> [Required work] A faithful transcription of all the entries below is needed, without the pictures.

> [Material to process]
☆ ☆ ☆ ☆ ☆
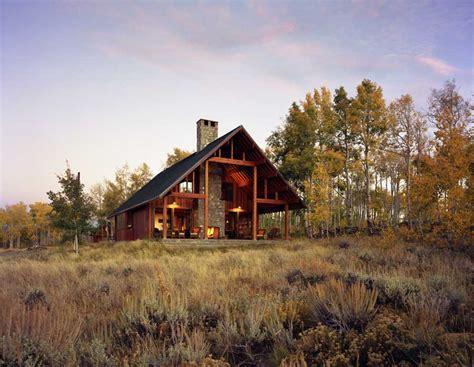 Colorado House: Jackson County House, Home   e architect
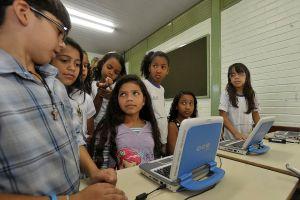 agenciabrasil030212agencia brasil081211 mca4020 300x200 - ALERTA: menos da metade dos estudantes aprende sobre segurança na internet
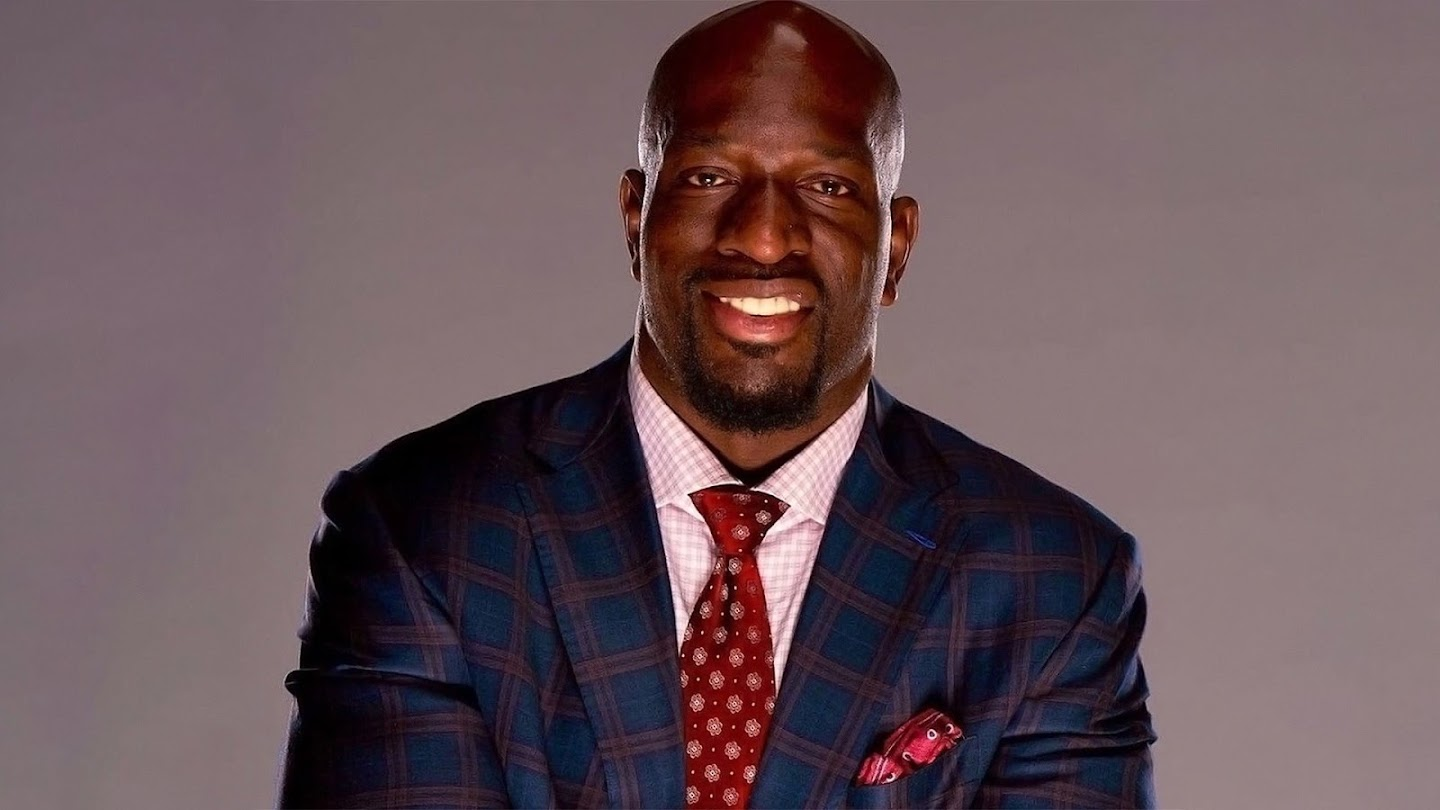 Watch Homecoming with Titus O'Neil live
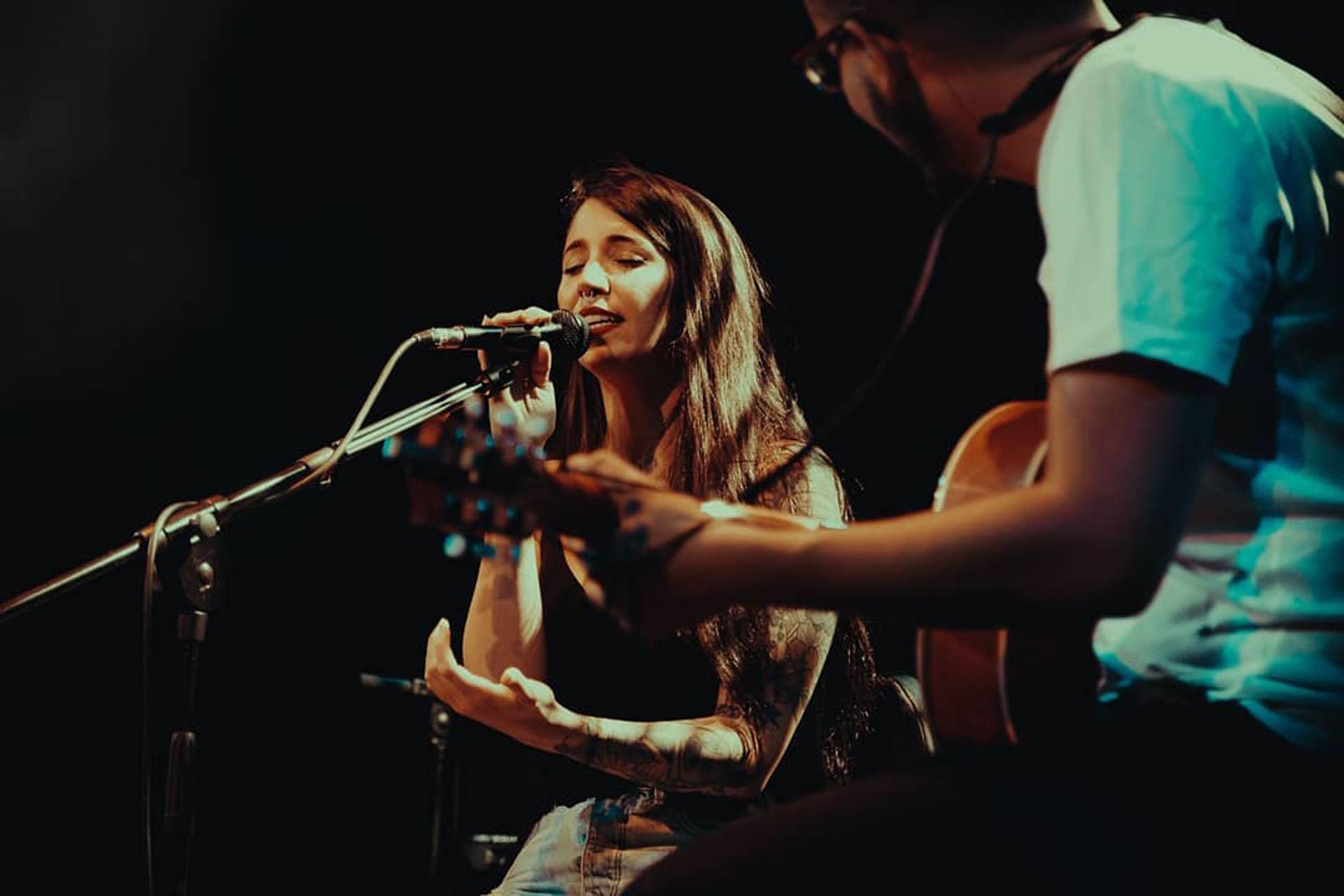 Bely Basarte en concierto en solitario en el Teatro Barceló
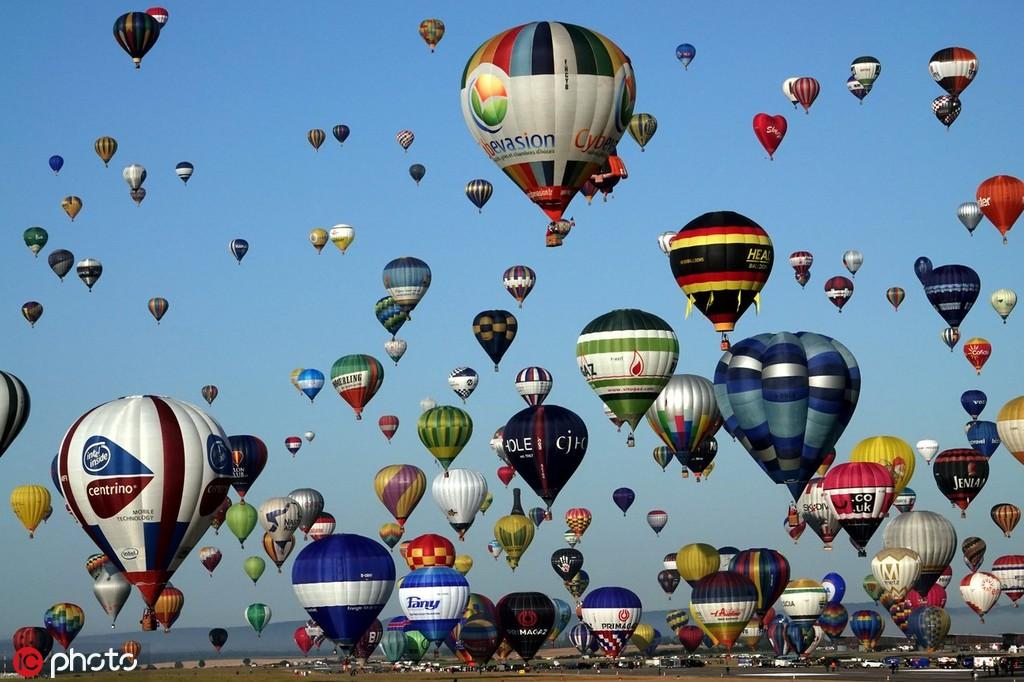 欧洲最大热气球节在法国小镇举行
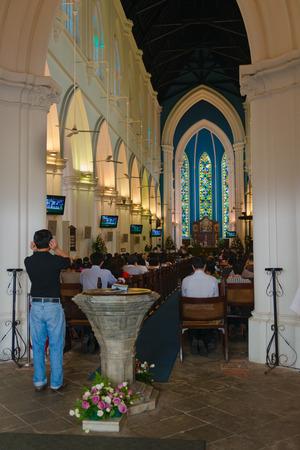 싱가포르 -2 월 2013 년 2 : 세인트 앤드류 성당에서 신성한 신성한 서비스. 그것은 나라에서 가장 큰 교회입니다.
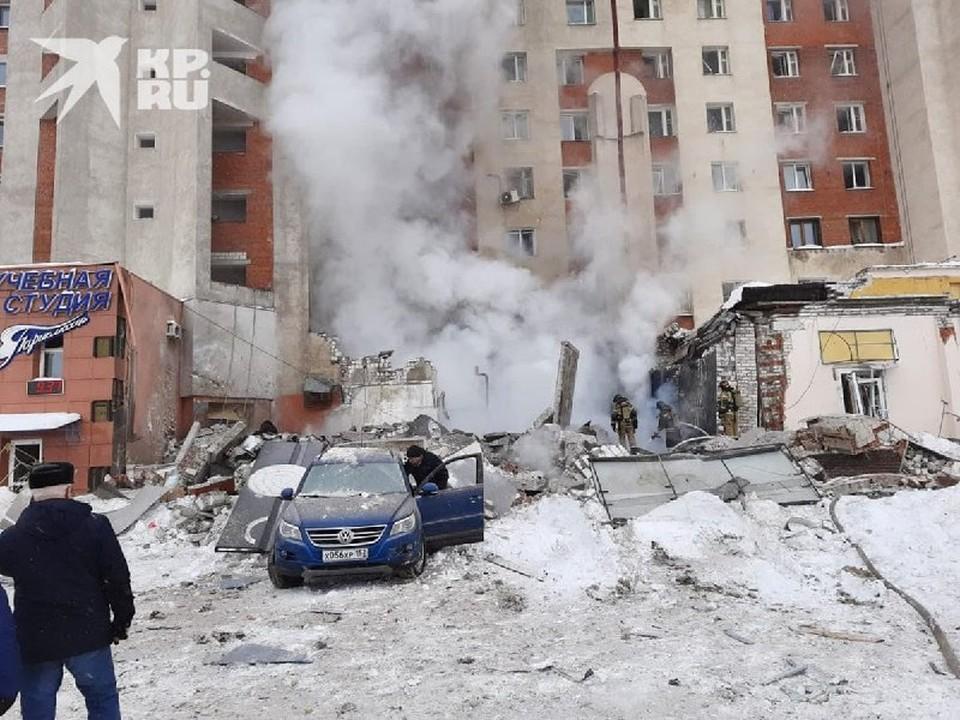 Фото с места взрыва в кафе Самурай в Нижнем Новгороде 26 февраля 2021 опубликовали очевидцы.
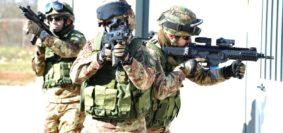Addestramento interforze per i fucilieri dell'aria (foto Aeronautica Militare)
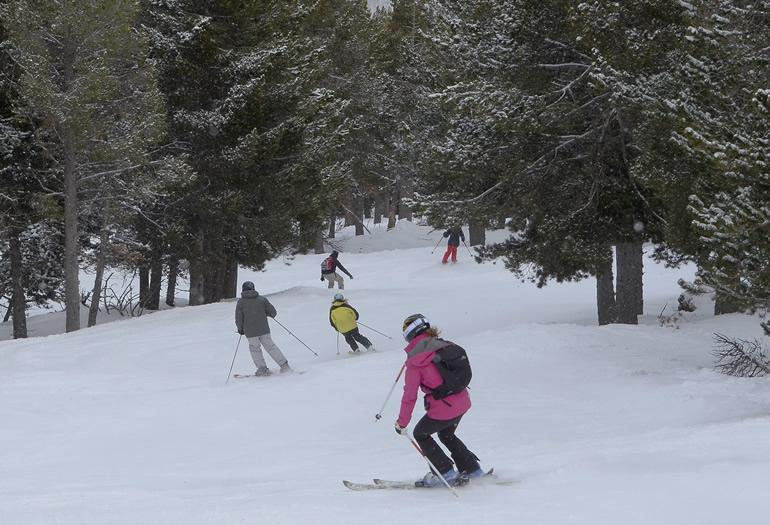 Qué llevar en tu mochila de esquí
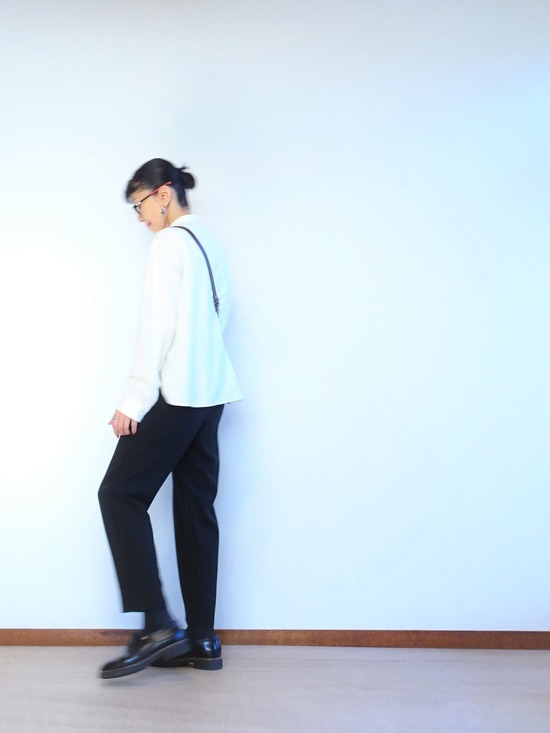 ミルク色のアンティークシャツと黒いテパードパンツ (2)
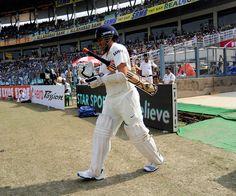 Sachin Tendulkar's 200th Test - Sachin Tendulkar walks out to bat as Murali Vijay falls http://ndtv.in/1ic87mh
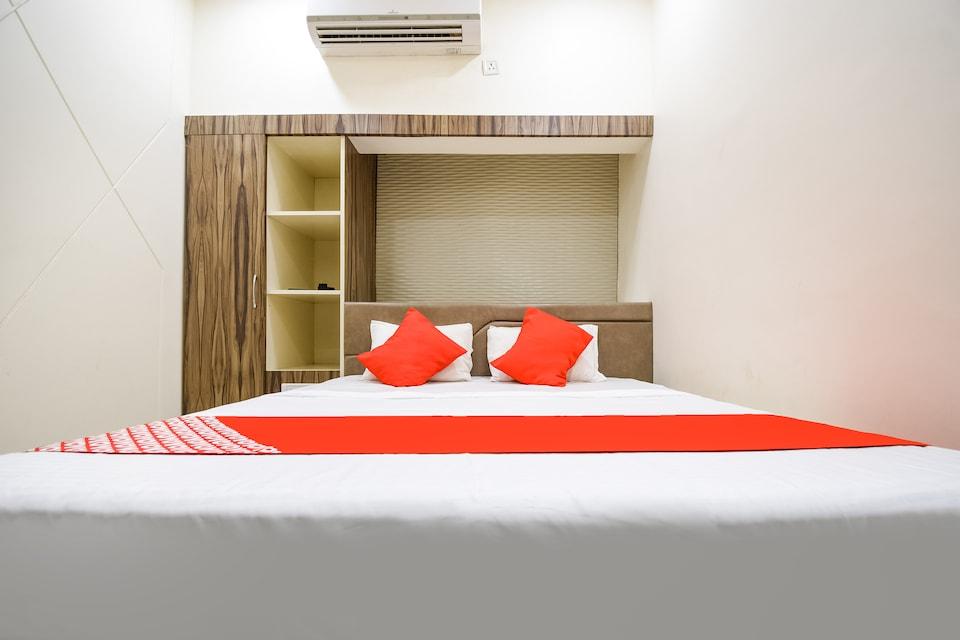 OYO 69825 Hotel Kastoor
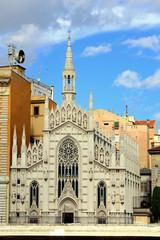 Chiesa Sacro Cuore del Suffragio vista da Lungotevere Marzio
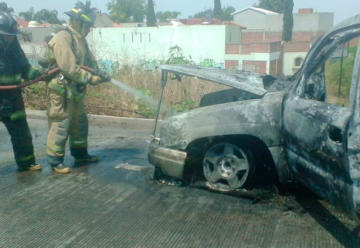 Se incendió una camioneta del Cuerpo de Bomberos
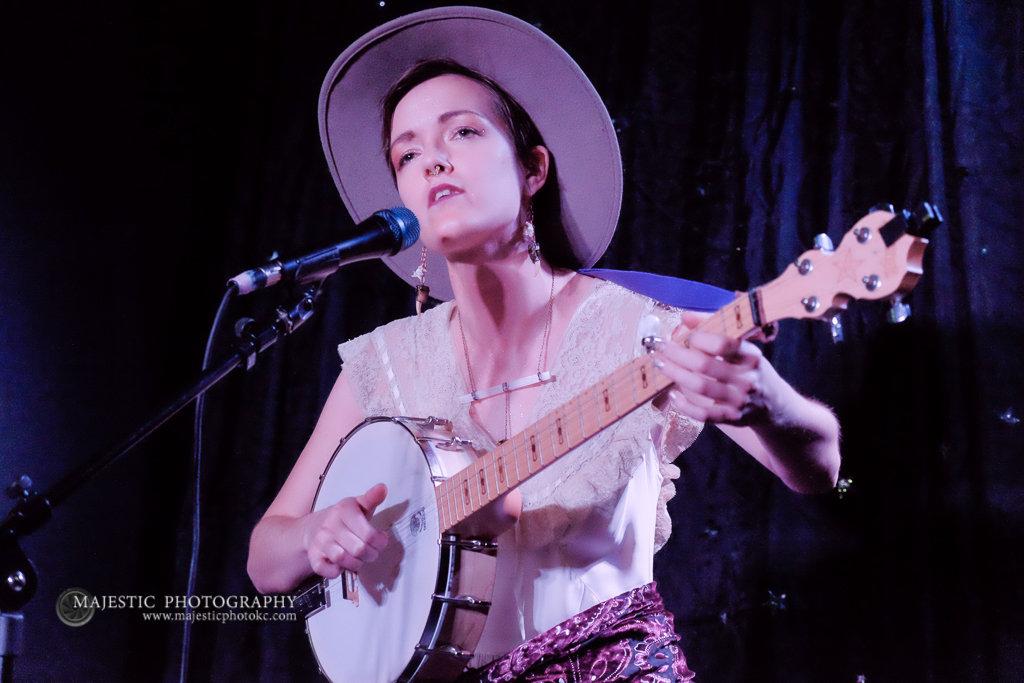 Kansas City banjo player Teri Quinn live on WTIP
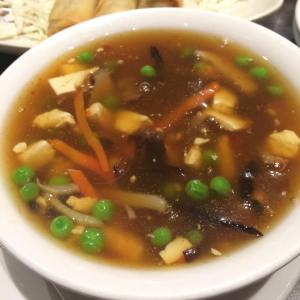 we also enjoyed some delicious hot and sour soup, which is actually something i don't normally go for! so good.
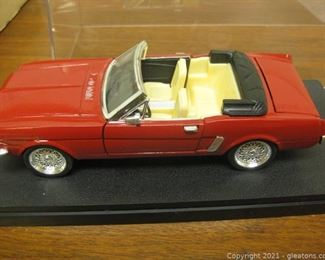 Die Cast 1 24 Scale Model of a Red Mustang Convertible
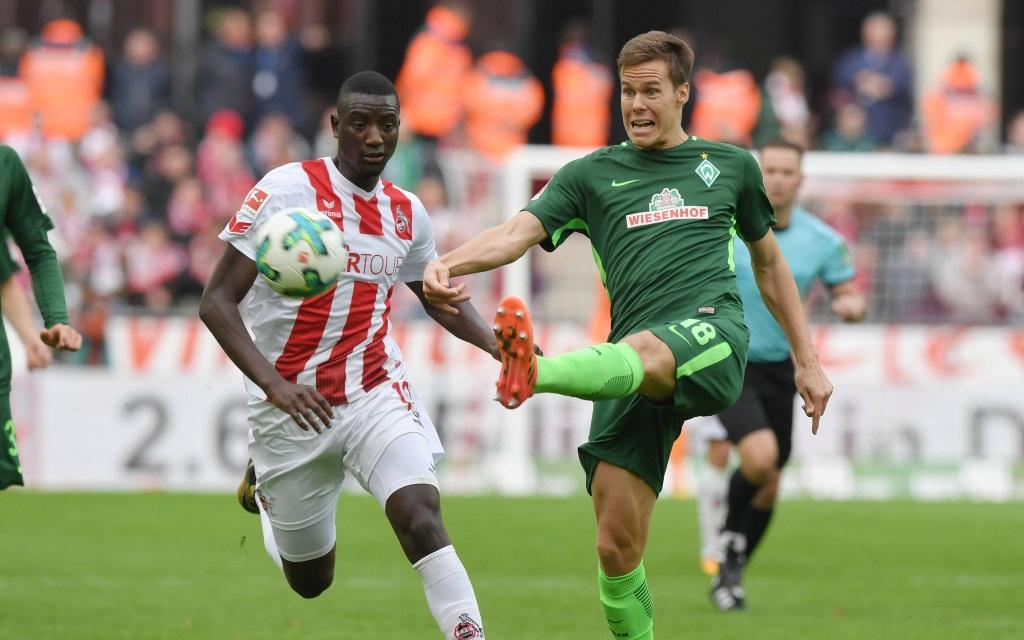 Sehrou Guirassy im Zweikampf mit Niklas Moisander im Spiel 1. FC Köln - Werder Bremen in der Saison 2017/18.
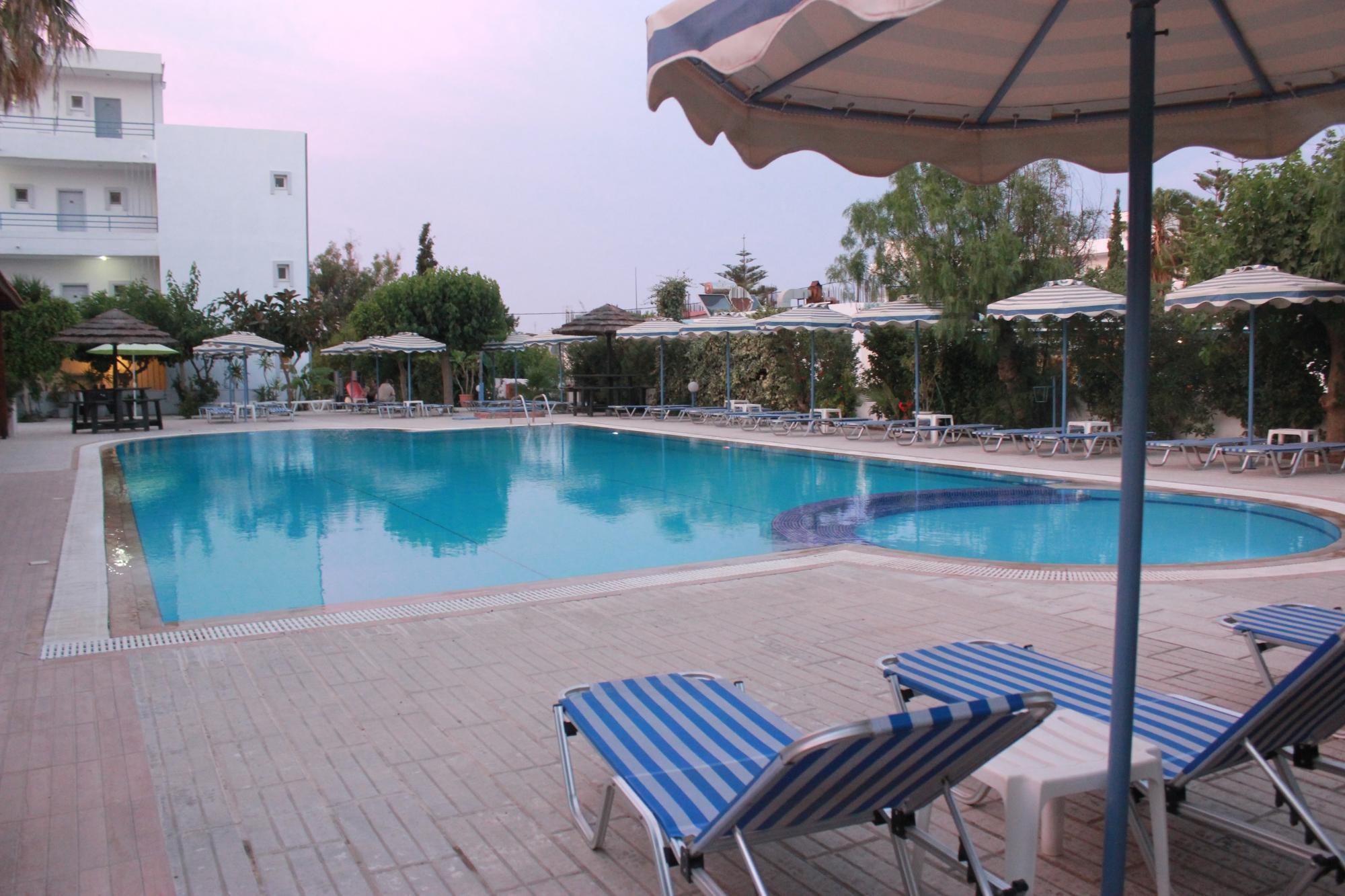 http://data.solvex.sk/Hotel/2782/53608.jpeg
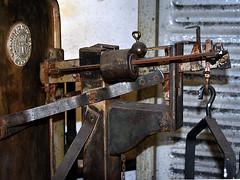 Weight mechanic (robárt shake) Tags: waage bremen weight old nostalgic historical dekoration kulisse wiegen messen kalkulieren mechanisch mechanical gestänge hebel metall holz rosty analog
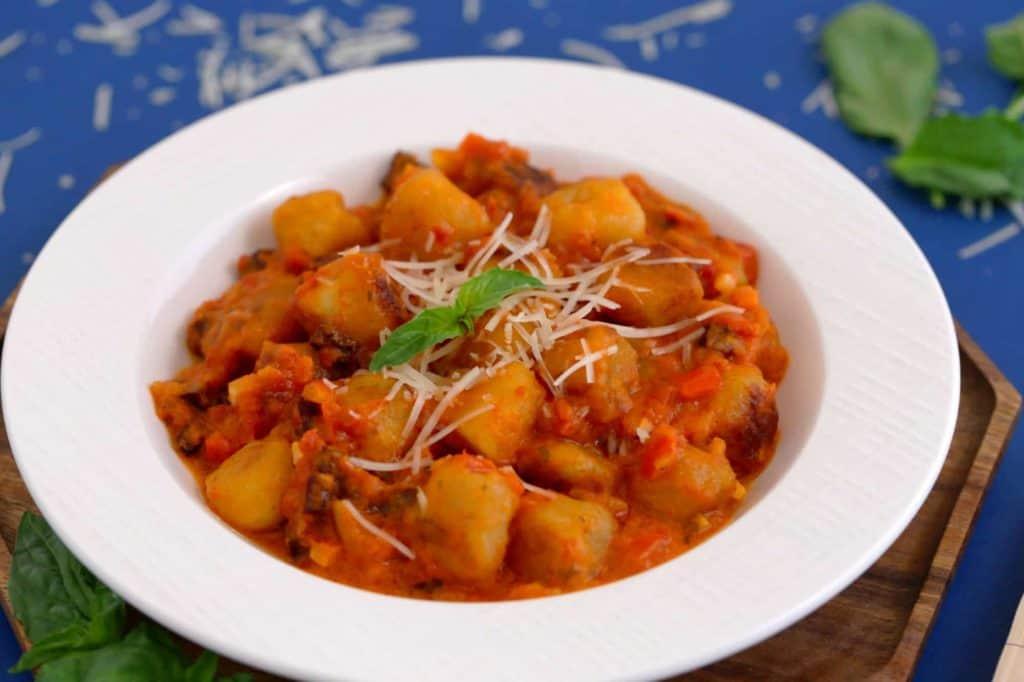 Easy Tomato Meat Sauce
☆ ☆ ☆ ☆ ☆
> [Final answer]
 Colorado House: Jackson County House, Home   e architect
 agenciabrasil030212agencia brasil081211 mca4020 300x200 - ALERTA: menos da metade dos estudantes aprende sobre segurança na internet
 Watch Homecoming with Titus O'Neil live
 Bely Basarte en concierto en solitario en el Teatro Barceló
 欧洲最大热气球节在法国小镇举行
 싱가포르 -2 월 2013 년 2 : 세인트 앤드류 성당에서 신성한 신성한 서비스. 그것은 나라에서 가장 큰 교회입니다.
 Фото с места взрыва в кафе Самурай в Нижнем Новгороде 26 февраля 2021 опубликовали очевидцы.
Addestramento interforze per i fucilieri dell'aria (foto Aeronautica Militare)
 Qué llevar en tu mochila de esquí
 ミルク色のアンティークシャツと黒いテパードパンツ (2)
 Sachin Tendulkar's 200th Test - Sachin Tendulkar walks out to bat as Murali Vijay falls http://ndtv.in/1ic87mh
 OYO 69825 Hotel Kastoor
 Chiesa Sacro Cuore del Suffragio vista da Lungotevere Marzio
 Se incendió una camioneta del Cuerpo de Bomberos
 Kansas City banjo player Teri Quinn live on WTIP
 we also enjoyed some delicious hot and sour soup, which is actually something i don't normally go for! so good.
 Die Cast 1 24 Scale Model of a Red Mustang Convertible
 Sehrou Guirassy im Zweikampf mit Niklas Moisander im Spiel 1. FC Köln - Werder Bremen in der Saison 2017/18.
 http://data.solvex.sk/Hotel/2782/53608.jpeg
 Weight mechanic (robárt shake) Tags: waage bremen weight old nostalgic historical dekoration kulisse wiegen messen kalkulieren mechanisch mechanical gestänge hebel metall holz rosty analog
 Easy Tomato Meat Sauce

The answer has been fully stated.